◆ PROBLEM REQUIREMENTS: Render the lines of the items as a Markdown table with the columns Row and Line, starting at the line containing "From the point" and running through the last line of the items, both included. Leave out blank lines.

Excerpts from a spatial dataset
******

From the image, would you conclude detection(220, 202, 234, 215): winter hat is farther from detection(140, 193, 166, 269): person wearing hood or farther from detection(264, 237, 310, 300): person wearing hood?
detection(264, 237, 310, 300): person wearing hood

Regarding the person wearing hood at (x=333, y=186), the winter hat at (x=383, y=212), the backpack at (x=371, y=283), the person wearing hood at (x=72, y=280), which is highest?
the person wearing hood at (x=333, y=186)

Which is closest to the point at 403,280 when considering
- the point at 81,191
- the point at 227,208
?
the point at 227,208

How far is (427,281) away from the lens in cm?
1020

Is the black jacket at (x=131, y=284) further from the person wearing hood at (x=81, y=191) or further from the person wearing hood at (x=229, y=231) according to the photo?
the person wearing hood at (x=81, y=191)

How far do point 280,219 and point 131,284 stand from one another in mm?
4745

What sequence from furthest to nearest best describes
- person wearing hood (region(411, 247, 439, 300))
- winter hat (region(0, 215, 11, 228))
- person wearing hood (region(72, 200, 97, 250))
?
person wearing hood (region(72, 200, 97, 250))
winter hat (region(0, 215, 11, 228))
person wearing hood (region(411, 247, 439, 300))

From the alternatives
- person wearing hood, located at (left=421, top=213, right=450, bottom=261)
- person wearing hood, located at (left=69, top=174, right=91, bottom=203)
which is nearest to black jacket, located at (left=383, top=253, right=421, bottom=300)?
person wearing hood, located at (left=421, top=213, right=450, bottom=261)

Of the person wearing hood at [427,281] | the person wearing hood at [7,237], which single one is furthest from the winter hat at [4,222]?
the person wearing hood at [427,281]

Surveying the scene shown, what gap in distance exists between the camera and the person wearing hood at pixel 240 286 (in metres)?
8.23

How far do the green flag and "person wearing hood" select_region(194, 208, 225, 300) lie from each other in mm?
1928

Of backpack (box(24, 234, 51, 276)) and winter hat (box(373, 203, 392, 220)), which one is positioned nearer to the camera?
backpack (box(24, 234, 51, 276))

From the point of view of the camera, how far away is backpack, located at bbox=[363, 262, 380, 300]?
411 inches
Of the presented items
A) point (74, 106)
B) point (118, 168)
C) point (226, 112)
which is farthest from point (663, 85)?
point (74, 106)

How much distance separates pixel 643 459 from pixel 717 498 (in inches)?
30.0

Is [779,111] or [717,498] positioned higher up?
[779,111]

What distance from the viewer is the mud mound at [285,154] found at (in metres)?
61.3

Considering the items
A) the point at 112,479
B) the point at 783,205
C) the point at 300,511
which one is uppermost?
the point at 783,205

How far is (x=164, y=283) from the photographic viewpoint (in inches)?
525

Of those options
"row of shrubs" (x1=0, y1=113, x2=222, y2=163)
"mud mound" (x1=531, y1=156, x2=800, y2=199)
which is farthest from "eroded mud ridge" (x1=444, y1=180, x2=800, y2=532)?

******

◆ THE OUTPUT:
| Row | Line |
|---|---|
| 1 | From the point of view of the camera, how far away is backpack, located at bbox=[363, 262, 380, 300]? |
| 2 | 411 inches |
| 3 | Of the presented items |
| 4 | A) point (74, 106) |
| 5 | B) point (118, 168) |
| 6 | C) point (226, 112) |
| 7 | which is farthest from point (663, 85)? |
| 8 | point (74, 106) |
| 9 | How much distance separates pixel 643 459 from pixel 717 498 (in inches)? |
| 10 | 30.0 |
| 11 | Is [779,111] or [717,498] positioned higher up? |
| 12 | [779,111] |
| 13 | What distance from the viewer is the mud mound at [285,154] found at (in metres)? |
| 14 | 61.3 |
| 15 | Considering the items |
| 16 | A) the point at 112,479 |
| 17 | B) the point at 783,205 |
| 18 | C) the point at 300,511 |
| 19 | which one is uppermost? |
| 20 | the point at 783,205 |
| 21 | How far is (x=164, y=283) from the photographic viewpoint (in inches)? |
| 22 | 525 |
| 23 | Of those options |
| 24 | "row of shrubs" (x1=0, y1=113, x2=222, y2=163) |
| 25 | "mud mound" (x1=531, y1=156, x2=800, y2=199) |
| 26 | which is farthest from "eroded mud ridge" (x1=444, y1=180, x2=800, y2=532)? |